Christoph. Nichts mehr, als was Ihnen gefällt; das übrige lassen Sie mir. Hören Sie nur, wie es zuging. Man fragte mich nach Ihrem Namen, Stande, Vaterlande, Verrichtungen; ich ließ mich nicht lange bitten, ich sagte alles, was ich davon wußte; das ist: ich sagte, ich wüßte nichts. Sie können leicht glauben, daß diese Nachricht sehr unzulänglich war, und daß man wenig Ursache hatte, damit zufrieden zu sein. Man drang also weiter in mich; allein umsonst! Ich blieb verschwiegen, weil ich nichts zu verschweigen hatte. Doch endlich brachte mich ein Geschenk, welches man mir anbot, dahin, daß ich mehr sagte, als ich wußte; das ist: ich log.
Der Reisende. Schurke! ich befinde mich, wie ich sehe, bei Euch in feinen Händen.
Christoph. Ich will doch nimmermehr glauben, daß ich von ohngefähr die Wahrheit sollte gelogen haben?
Der Reisende. Unverschämter Lügner, Ihr habt mich in eine Verwirrung gesetzt, aus der—
Christoph.

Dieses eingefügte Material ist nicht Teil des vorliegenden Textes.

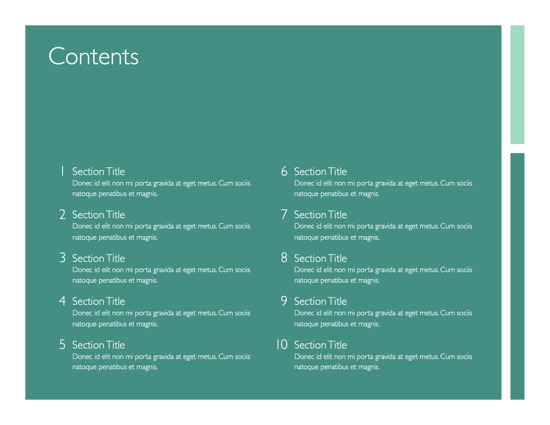 Contents

1 Section Title
Donec id elit non mi porta gravida at eget metus. Cum sociis natoque penatibus et magnis.

2 Section Title
Donec id elit non mi porta gravida at eget metus. Cum sociis natoque penatibus et magnis.

3 Section Title
Donec id elit non mi porta gravida at eget metus. Cum sociis natoque penatibus et magnis.

4 Section Title
Donec id elit non mi porta gravida at eget metus. Cum sociis natoque penatibus et magnis.

5 Section Title
Donec id elit non mi porta gravida at eget metus. Cum sociis natoque penatibus et magnis.

6 Section Title
Donec id elit non mi porta gravida at eget metus. Cum sociis natoque penatibus et magnis.

7 Section Title
Donec id elit non mi porta gravida at eget metus. Cum sociis natoque penatibus et magnis.

8 Section Title
Donec id elit non mi porta gravida at eget metus. Cum sociis natoque penatibus et magnis.

9 Section Title
Donec id elit non mi porta gravida at eget metus. Cum sociis natoque penatibus et magnis.

10 Section Title
Donec id elit non mi porta gravida at eget metus. Cum sociis natoque penatibus et magnis.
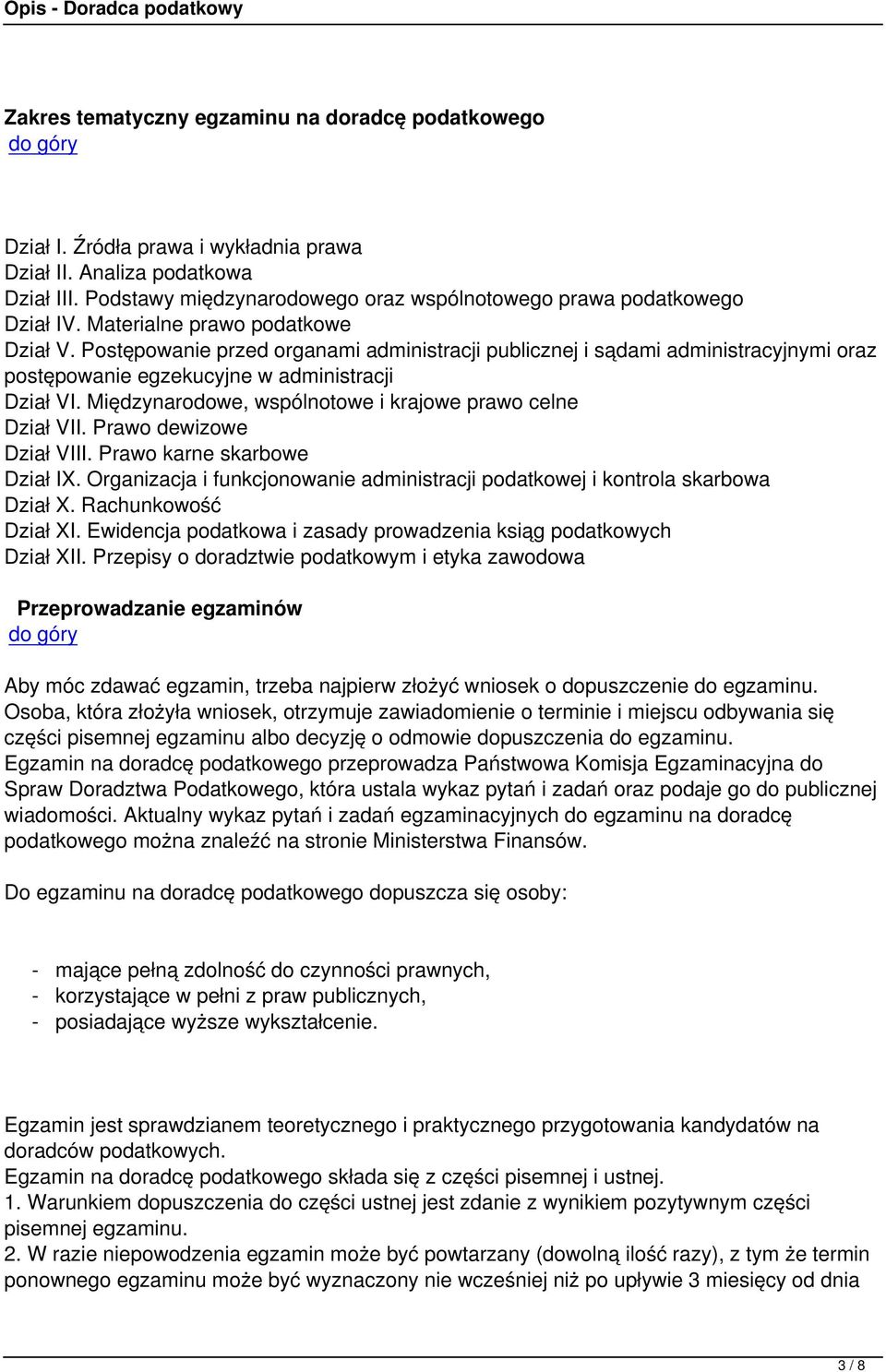 Opis - Doradca podatkowy

Zakres tematyczny egzaminu na doradcę podatkowego
do góry

Dział I. Źródła prawa i wykładnia prawa
Dział II. Analiza podatkowa
Dział III. Podstawy międzynarodowego oraz wspólnotowego prawa podatkowego
Dział IV. Materialne prawo podatkowe
Dział V. Postępowanie przed organami administracji publicznej i sądami administracyjnymi oraz postępowanie egzekucyjne w administracji
Dział VI. Międzynarodowe, wspólnotowe i krajowe prawo celne
Dział VII. Prawo dewizowe
Dział VIII. Prawo karne skarbowe
Dział IX. Organizacja i funkcjonowanie administracji podatkowej i kontrola skarbowa
Dział X. Rachunkowość
Dział XI. Ewidencja podatkowa i zasady prowadzenia ksiąg podatkowych
Dział XII. Przepisy o doradztwie podatkowym i etyka zawodowa

Przeprowadzanie egzaminów
do góry

Aby móc zdawać egzamin, trzeba najpierw złożyć wniosek o dopuszczenie do egzaminu. Osoba, która złożyła wniosek, otrzymuje zawiadomienie o terminie i miejscu odbywania się części pisemnej egzaminu albo decyzję o odmowie dopuszczenia do egzaminu.
Egzamin na doradcę podatkowego przeprowadza Państwowa Komisja Egzaminacyjna do Spraw Doradztwa Podatkowego, która ustala wykaz pytań i zadań oraz podaje go do publicznej wiadomości. Aktualny wykaz pytań i zadań egzaminacyjnych do egzaminu na doradcę podatkowego można znaleźć na stronie Ministerstwa Finansów.

Do egzaminu na doradcę podatkowego dopuszcza się osoby:

- mające pełną zdolność do czynności prawnych,
- korzystające w pełni z praw publicznych,
- posiadające wyższe wykształcenie.

Egzamin jest sprawdzianem teoretycznego i praktycznego przygotowania kandydatów na doradców podatkowych.
Egzamin na doradcę podatkowego składa się z części pisemnej i ustnej.
1. Warunkiem dopuszczenia do części ustnej jest zdanie z wynikiem pozytywnym części pisemnej egzaminu.
2. W razie niepowodzenia egzamin może być powtarzany (dowolną ilość razy), z tym że termin ponownego egzaminu może być wyznaczony nie wcześniej niż po upływie 3 miesięcy od dnia

3 / 8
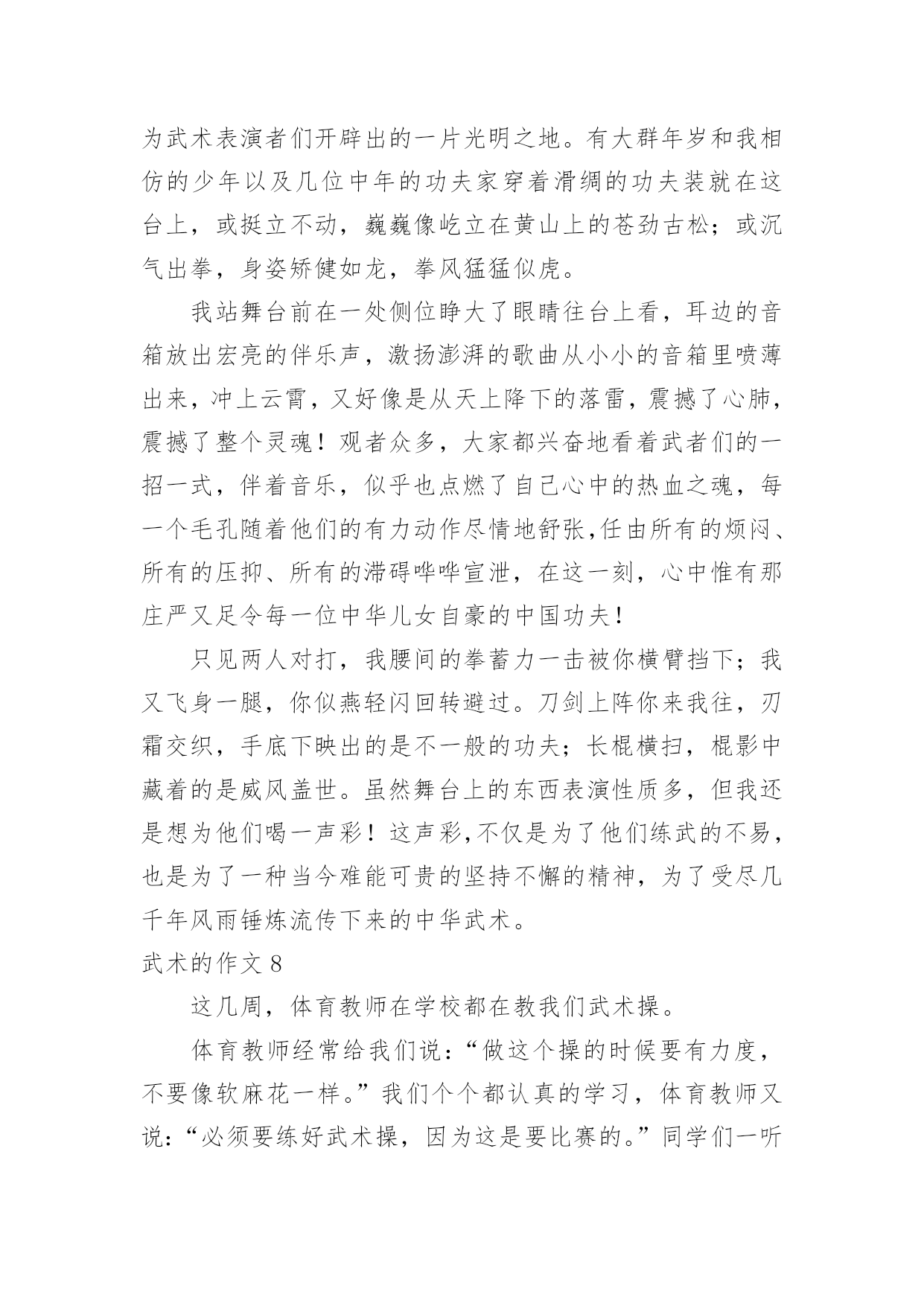 为武术表演者们开辟出的一片光明之地。有大群年岁和我相仿的少年以及几位中年的功夫家穿着滑绸的功夫装就在这台上，或挺立不动，巍巍像屹立在黄山上的苍劲古松；或沉气出拳，身姿矫健如龙，拳风猛猛似虎。

我站舞台前在一处侧位睁大了眼睛往台上看，耳边的音箱放出宏亮的伴乐声，激扬澎湃的歌曲从小小的音箱里喷薄出来，冲上云霄，又好像是从天上降下的落雷，震撼了心肺，震撼了整个灵魂！观者众多，大家都兴奋地看着武者们的一招一式，伴着音乐，似乎也点燃了自己心中的热血之魂，每一个毛孔随着他们的有力动作尽情地舒张,任由所有的烦闷、所有的压抑、所有的滞碍哗哗宣泄，在这一刻，心中惟有那庄严又足令每一位中华儿女自豪的中国功夫!

只见两人对打，我腰间的拳蓄力一击被你横臂挡下；我又飞身一腿，你似燕轻闪回转避过。刀剑上阵你来我往，刃霜交织，手底下映出的是不一般的功夫；长棍横扫，棍影中藏着的是威风盖世。虽然舞台上的东西表演性质多，但我还是想为他们喝一声彩！这声彩,不仅是为了他们练武的不易，也是为了一种当今难能可贵的坚持不懈的精神，为了受尽几千年风雨锤炼流传下来的中华武术。

武术的作文 8

这几周，体育教师在学校都在教我们武术操。

体育教师经常给我们说：“做这个操的时候要有力度，不要像软麻花一样。”我们个个都认真的学习，体育教师又说：“必须要练好武术操，因为这是要比赛的。”同学们一听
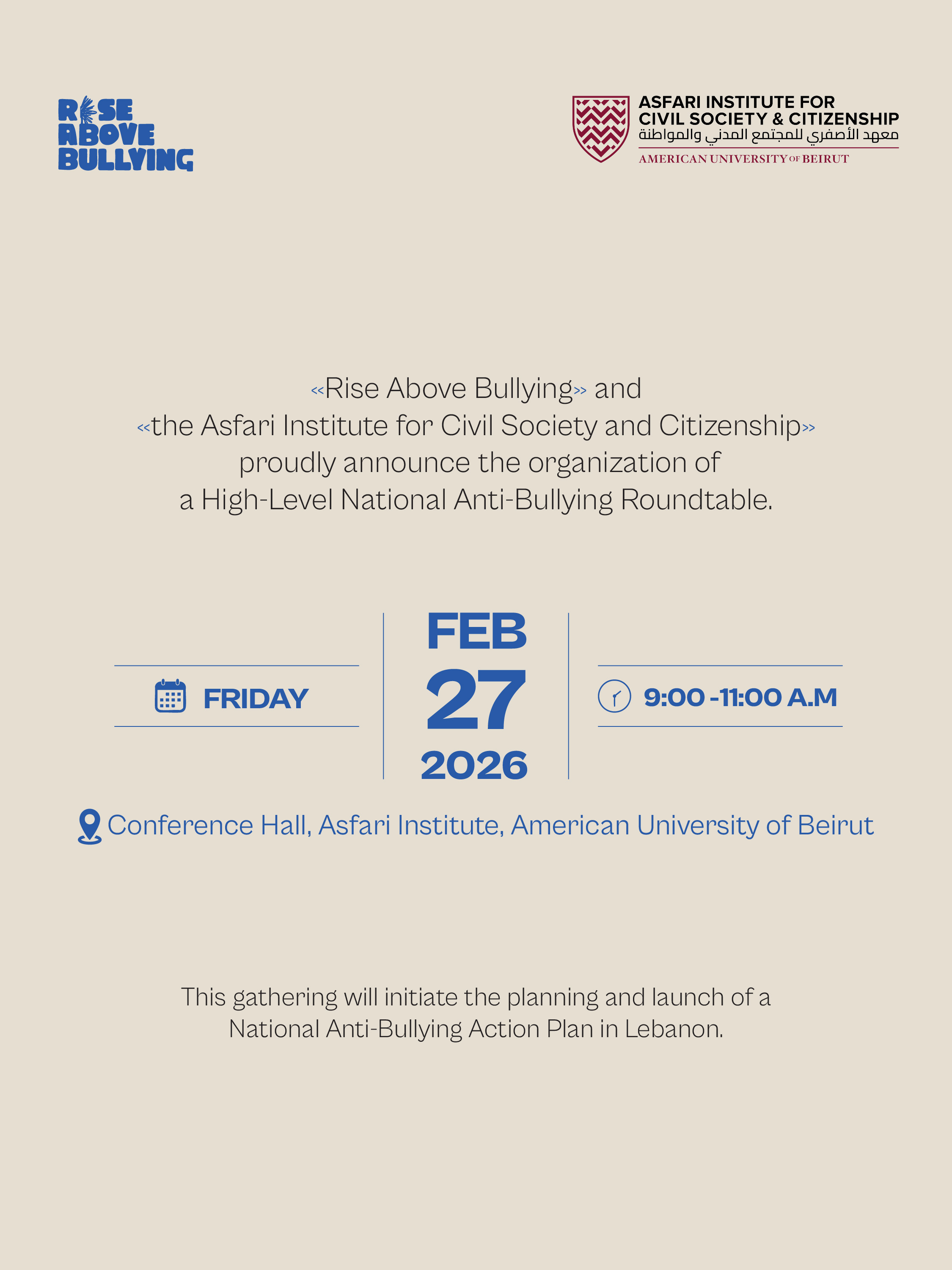 RISE ABOVE BULLYING

ASFARI INSTITUTE FOR CIVIL SOCIETY & CITIZENSHIP
معهد الأصفري للمجتمع المدني والمواطنة
AMERICAN UNIVERSITY OF BEIRUT

«Rise Above Bullying» and «the Asfari Institute for Civil Society and Citizenship» proudly announce the organization of a High-Level National Anti-Bullying Roundtable.

FRIDAY

FEB
27
2026

9:00 -11:00 A.M

Conference Hall, Asfari Institute, American University of Beirut

This gathering will initiate the planning and launch of a National Anti-Bullying Action Plan in Lebanon.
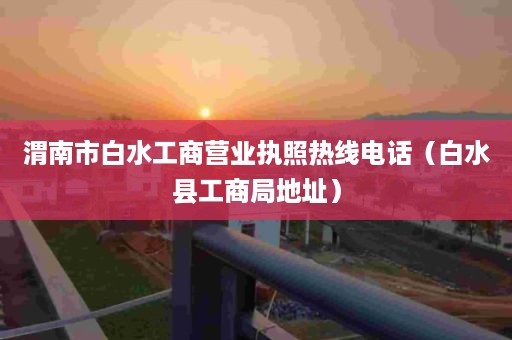 渭南市白水工商营业执照热线电话（白水县工商局地址）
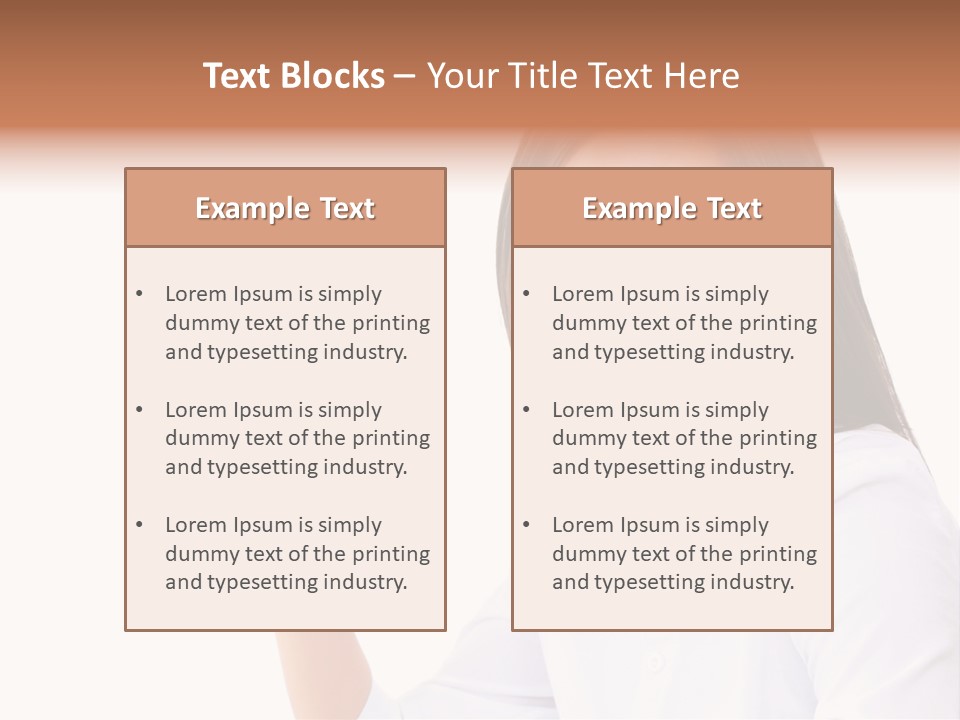 Text Blocks – Your Title Text Here

Example Text

• Lorem Ipsum is simply dummy text of the printing and typesetting industry.

• Lorem Ipsum is simply dummy text of the printing and typesetting industry.

• Lorem Ipsum is simply dummy text of the printing and typesetting industry.

Example Text

• Lorem Ipsum is simply dummy text of the printing and typesetting industry.

• Lorem Ipsum is simply dummy text of the printing and typesetting industry.

• Lorem Ipsum is simply dummy text of the printing and typesetting industry.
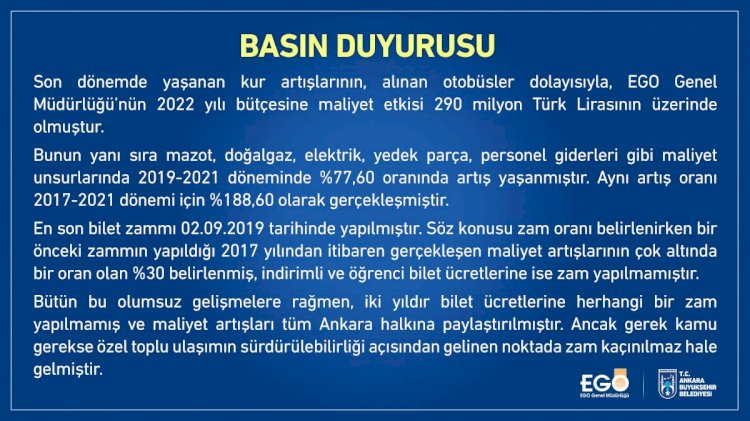 BASIN DUYURUSU

Son dönemde yaşanan kur artışlarının, alınan otobüsler dolayısıyla, EGO Genel Müdürlüğü'nün 2022 yılı bütçesine maliyet etkisi 290 milyon Türk Lirasının üzerinde olmuştur.

Bunun yanı sıra mazot, doğalgaz, elektrik, yedek parça, personel giderleri gibi maliyet unsurlarında 2019-2021 döneminde %77,60 oranında artış yaşanmıştır. Aynı artış oranı 2017-2021 dönemi için %188,60 olarak gerçekleşmiştir.

En son bilet zammı 02.09.2019 tarihinde yapılmıştır. Söz konusu zam oranı belirlenirken bir önceki zammın yapıldığı 2017 yılından itibaren gerçekleşen maliyet artışlarının çok altında bir oran olan %30 belirlenmiş, indirimli ve öğrenci bilet ücretlerine ise zam yapılmamıştır.

Bütün bu olumsuz gelişmelere rağmen, iki yıldır bilet ücretlerine herhangi bir zam yapılmamış ve maliyet artışları tüm Ankara halkına paylaştırılmıştır. Ancak gerek kamu gerekse özel toplu ulaşımın sürdürülebilirliği açısından gelinen noktada zam kaçınılmaz hale gelmiştir.

EGO
EGO Genel Müdürlüğü

T.C.
ANKARA
BÜYÜKŞEHİR
BELEDİYESİ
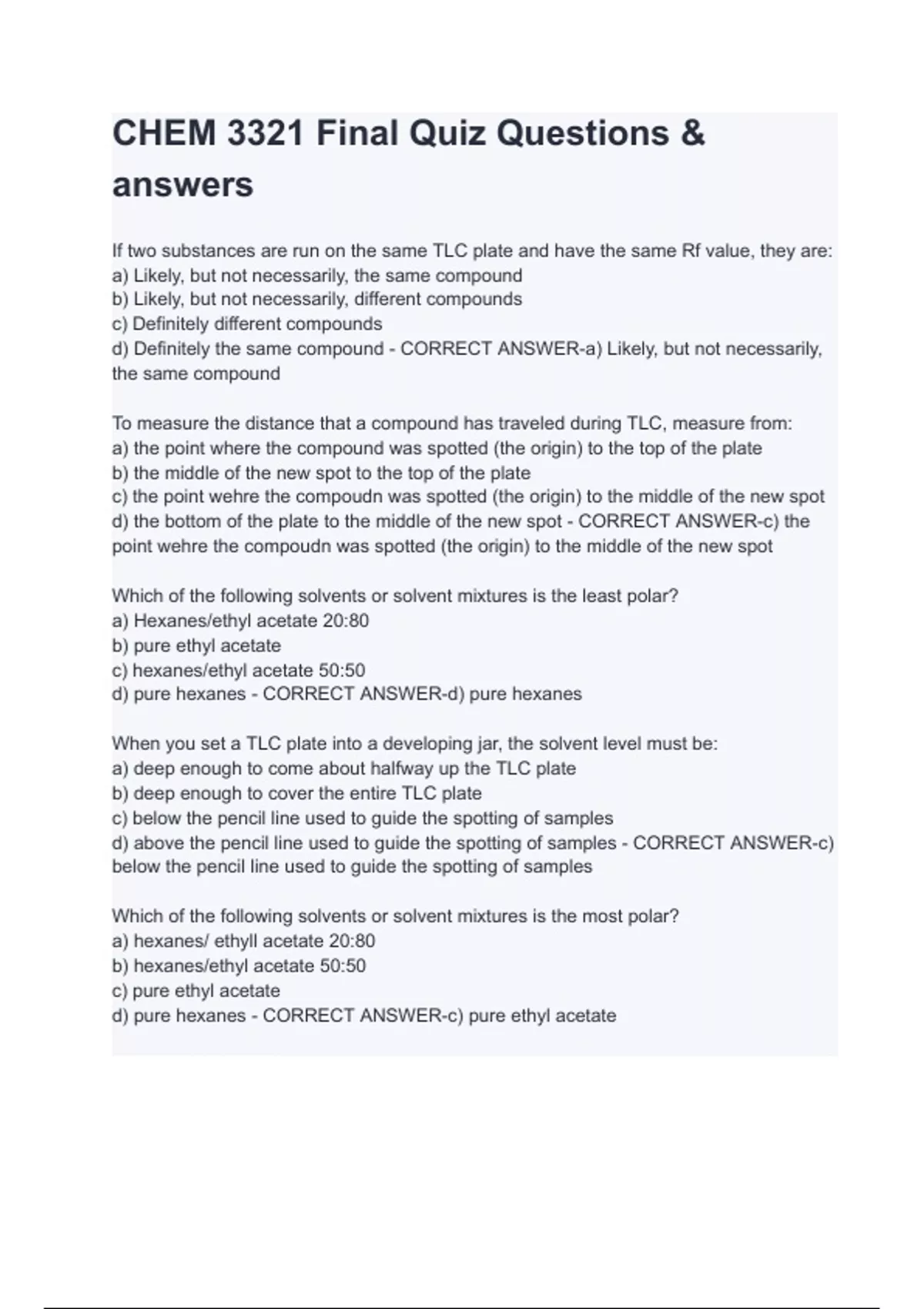 CHEM 3321 Final Quiz Questions & answers

If two substances are run on the same TLC plate and have the same Rf value, they are:
a) Likely, but not necessarily, the same compound
b) Likely, but not necessarily, different compounds
c) Definitely different compounds
d) Definitely the same compound - CORRECT ANSWER-a) Likely, but not necessarily, the same compound

To measure the distance that a compound has traveled during TLC, measure from:
a) the point where the compound was spotted (the origin) to the top of the plate
b) the middle of the new spot to the top of the plate
c) the point wehre the compoudn was spotted (the origin) to the middle of the new spot
d) the bottom of the plate to the middle of the new spot - CORRECT ANSWER-c) the point wehre the compoudn was spotted (the origin) to the middle of the new spot

Which of the following solvents or solvent mixtures is the least polar?
a) Hexanes/ethyl acetate 20:80
b) pure ethyl acetate
c) hexanes/ethyl acetate 50:50
d) pure hexanes - CORRECT ANSWER-d) pure hexanes

When you set a TLC plate into a developing jar, the solvent level must be:
a) deep enough to come about halfway up the TLC plate
b) deep enough to cover the entire TLC plate
c) below the pencil line used to guide the spotting of samples
d) above the pencil line used to guide the spotting of samples - CORRECT ANSWER-c) below the pencil line used to guide the spotting of samples

Which of the following solvents or solvent mixtures is the most polar?
a) hexanes/ ethyll acetate 20:80
b) hexanes/ethyl acetate 50:50
c) pure ethyl acetate
d) pure hexanes - CORRECT ANSWER-c) pure ethyl acetate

Aus der Sie sich gleich helfen können, sobald Sie das schöne Beiwort, das Sie mir jetzt zu geben beliebten, bekannter machen.
Der Reisende. Werde ich aber alsdenn nicht genötiget sein, mich zu entdecken?
Christoph. Desto besser! so lerne ich Sie bei Gelegenheit auch kennen. —Allein, urteilen Sie einmal selbst, ob ich mir wohl, mit gutem Gewissen, dieser Lügen wegen ein Gewissen machen konnte? (Er zieht die Dose heraus.) Betrachten Sie diese Dose! Hätte ich Sie leichter verdienen können?
Der Reisende. Zeigt mir sie doch!—(Er nimmt sie in die Hand.) Was seh ich?
Christoph. Ha! ha! ha! Das dachte ich, daß Sie erstaunen würden. Nicht wahr, Sie lögen selber ein Gesetzchen, wenn Sie so eine Dose verdienen könnten.
Der Reisende. Und also habt Ihr mir sie entwendet?